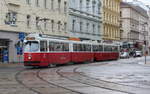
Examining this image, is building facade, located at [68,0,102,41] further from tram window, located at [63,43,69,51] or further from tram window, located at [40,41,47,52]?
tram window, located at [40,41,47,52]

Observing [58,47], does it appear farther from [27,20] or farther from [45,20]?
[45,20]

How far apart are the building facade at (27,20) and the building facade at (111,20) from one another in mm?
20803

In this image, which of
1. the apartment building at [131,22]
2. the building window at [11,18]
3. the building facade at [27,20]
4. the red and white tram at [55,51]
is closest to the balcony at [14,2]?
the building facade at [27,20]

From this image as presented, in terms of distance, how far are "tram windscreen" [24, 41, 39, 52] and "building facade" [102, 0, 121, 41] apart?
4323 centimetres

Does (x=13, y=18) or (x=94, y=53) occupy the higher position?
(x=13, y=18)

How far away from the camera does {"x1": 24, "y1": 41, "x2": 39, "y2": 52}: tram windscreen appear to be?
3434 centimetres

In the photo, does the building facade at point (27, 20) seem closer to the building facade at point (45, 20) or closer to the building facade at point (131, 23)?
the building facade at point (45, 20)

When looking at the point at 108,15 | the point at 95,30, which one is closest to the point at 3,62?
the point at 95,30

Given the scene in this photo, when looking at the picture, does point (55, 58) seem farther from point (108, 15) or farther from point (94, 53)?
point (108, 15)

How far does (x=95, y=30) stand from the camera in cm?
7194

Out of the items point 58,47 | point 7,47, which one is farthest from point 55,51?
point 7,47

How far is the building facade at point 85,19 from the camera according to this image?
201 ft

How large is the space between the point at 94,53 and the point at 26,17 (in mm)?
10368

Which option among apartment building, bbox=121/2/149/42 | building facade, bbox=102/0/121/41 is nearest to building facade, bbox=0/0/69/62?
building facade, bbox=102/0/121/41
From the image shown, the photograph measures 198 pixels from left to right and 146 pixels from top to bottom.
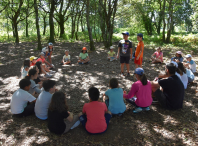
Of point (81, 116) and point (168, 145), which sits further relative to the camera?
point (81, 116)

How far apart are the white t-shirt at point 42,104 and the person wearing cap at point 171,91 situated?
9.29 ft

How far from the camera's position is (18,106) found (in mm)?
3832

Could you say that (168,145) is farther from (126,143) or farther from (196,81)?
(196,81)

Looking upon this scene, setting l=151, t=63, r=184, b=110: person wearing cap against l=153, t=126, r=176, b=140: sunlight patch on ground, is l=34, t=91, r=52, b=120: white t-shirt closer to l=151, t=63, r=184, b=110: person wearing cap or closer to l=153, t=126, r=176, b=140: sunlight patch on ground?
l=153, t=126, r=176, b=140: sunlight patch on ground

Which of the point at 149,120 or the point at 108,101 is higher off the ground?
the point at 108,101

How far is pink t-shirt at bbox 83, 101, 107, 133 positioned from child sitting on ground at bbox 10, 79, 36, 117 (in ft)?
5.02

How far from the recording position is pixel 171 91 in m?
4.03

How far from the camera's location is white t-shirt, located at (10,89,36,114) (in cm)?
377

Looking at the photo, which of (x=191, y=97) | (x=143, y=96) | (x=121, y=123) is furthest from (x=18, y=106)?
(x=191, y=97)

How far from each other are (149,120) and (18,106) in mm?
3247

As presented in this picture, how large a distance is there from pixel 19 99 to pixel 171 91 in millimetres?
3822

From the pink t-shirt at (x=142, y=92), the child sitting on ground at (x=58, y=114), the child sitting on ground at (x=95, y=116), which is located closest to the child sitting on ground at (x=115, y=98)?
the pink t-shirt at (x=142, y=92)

════

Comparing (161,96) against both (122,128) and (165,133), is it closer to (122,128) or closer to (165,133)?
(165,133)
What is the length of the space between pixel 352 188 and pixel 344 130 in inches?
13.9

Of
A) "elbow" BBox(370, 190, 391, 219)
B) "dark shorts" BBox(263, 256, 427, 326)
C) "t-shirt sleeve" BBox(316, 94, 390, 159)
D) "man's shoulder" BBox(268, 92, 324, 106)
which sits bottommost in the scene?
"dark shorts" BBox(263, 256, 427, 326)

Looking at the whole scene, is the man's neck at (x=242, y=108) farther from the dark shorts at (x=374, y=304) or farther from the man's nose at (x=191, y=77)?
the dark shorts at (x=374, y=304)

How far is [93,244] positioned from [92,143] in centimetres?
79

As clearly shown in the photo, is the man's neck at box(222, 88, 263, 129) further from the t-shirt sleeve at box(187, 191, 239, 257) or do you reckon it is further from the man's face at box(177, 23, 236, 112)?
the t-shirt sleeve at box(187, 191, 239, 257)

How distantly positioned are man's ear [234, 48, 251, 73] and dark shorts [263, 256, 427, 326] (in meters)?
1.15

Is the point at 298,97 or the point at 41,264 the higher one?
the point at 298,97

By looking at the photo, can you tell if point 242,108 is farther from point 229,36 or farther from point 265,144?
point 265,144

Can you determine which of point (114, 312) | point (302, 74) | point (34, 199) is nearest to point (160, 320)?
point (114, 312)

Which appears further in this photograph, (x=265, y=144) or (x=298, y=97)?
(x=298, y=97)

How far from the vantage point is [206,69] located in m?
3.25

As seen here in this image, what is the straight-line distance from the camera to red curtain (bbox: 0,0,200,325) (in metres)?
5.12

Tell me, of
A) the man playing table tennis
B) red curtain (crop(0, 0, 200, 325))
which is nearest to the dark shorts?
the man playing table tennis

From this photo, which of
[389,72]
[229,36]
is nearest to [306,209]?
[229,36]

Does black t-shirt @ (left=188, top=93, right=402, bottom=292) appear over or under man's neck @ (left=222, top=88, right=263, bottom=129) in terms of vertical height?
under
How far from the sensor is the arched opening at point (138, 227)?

════

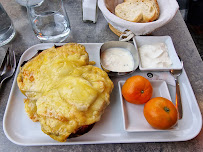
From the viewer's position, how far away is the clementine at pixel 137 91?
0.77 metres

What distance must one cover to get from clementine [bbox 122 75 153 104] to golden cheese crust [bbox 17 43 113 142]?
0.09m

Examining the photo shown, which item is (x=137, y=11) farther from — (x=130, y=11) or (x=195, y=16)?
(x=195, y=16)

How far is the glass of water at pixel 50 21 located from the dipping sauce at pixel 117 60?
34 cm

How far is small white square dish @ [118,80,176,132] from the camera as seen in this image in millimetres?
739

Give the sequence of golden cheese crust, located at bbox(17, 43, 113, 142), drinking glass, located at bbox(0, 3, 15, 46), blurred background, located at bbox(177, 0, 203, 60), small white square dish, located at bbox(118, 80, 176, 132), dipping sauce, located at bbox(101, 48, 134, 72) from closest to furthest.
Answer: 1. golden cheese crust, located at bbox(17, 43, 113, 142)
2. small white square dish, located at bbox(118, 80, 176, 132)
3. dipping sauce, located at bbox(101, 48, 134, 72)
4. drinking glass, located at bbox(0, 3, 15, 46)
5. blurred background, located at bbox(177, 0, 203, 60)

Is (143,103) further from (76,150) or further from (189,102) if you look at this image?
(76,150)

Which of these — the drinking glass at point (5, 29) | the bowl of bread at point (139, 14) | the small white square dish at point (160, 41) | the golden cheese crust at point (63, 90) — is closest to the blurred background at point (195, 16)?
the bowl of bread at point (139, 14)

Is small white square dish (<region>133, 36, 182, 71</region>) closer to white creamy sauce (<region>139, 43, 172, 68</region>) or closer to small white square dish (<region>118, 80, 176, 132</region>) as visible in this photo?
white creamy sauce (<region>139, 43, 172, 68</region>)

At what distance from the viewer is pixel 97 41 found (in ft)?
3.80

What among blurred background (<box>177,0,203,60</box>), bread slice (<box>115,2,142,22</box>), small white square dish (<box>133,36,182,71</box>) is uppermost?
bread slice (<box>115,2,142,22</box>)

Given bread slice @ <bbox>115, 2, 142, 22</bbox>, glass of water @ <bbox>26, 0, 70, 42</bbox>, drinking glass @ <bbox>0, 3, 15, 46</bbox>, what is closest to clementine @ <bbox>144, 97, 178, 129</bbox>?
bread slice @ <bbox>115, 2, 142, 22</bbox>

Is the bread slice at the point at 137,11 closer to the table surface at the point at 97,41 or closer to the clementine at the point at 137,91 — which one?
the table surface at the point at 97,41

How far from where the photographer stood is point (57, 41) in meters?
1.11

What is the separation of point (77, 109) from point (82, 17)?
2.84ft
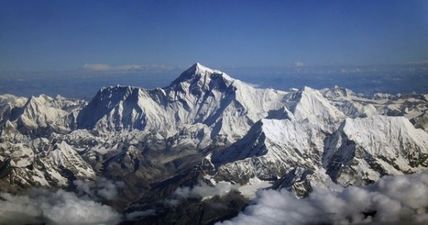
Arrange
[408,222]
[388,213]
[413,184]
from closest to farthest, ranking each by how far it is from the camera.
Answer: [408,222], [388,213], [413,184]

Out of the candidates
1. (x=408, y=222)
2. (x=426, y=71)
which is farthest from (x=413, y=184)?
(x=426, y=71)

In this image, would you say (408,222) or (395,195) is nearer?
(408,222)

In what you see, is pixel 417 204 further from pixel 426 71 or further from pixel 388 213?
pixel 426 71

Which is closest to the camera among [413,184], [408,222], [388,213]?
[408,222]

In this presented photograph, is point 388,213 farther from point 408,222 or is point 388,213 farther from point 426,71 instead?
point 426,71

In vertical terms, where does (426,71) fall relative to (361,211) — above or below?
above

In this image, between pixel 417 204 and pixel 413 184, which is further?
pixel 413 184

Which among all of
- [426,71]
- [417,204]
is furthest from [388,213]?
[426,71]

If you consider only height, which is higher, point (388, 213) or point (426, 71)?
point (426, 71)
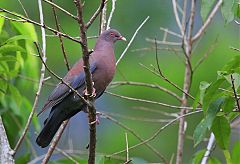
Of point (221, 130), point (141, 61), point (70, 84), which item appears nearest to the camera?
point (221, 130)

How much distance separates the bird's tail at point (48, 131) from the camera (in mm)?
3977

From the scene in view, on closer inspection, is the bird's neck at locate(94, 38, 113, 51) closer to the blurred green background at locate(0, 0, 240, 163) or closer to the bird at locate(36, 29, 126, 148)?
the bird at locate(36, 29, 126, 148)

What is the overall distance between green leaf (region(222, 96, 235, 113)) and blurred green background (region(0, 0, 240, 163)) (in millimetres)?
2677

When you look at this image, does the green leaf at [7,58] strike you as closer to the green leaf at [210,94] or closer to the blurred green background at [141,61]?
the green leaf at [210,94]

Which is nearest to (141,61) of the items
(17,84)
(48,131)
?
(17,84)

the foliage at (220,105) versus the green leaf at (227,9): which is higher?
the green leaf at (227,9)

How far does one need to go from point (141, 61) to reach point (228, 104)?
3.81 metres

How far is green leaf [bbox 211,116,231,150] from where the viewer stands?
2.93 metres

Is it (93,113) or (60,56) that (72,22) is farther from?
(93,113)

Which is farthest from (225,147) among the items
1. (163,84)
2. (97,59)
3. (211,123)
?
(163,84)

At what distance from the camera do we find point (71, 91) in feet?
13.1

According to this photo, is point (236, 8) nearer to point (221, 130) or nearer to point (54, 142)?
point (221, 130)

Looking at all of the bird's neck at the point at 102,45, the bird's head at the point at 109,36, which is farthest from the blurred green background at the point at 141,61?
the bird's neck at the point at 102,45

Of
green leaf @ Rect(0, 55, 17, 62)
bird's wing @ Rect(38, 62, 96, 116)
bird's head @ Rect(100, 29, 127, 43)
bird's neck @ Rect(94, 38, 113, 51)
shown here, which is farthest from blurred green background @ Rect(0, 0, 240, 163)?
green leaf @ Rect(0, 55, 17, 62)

════

_Exercise requirements_
Please return each line of the records above that contains the string "table". Only a match in the same case counts.

_Solved exercise_
A) the man playing table tennis
the man playing table tennis
Is the bread slice at the point at 137,11 closer to the table surface at the point at 97,41 or closer to the clementine at the point at 137,91 — which one?
the table surface at the point at 97,41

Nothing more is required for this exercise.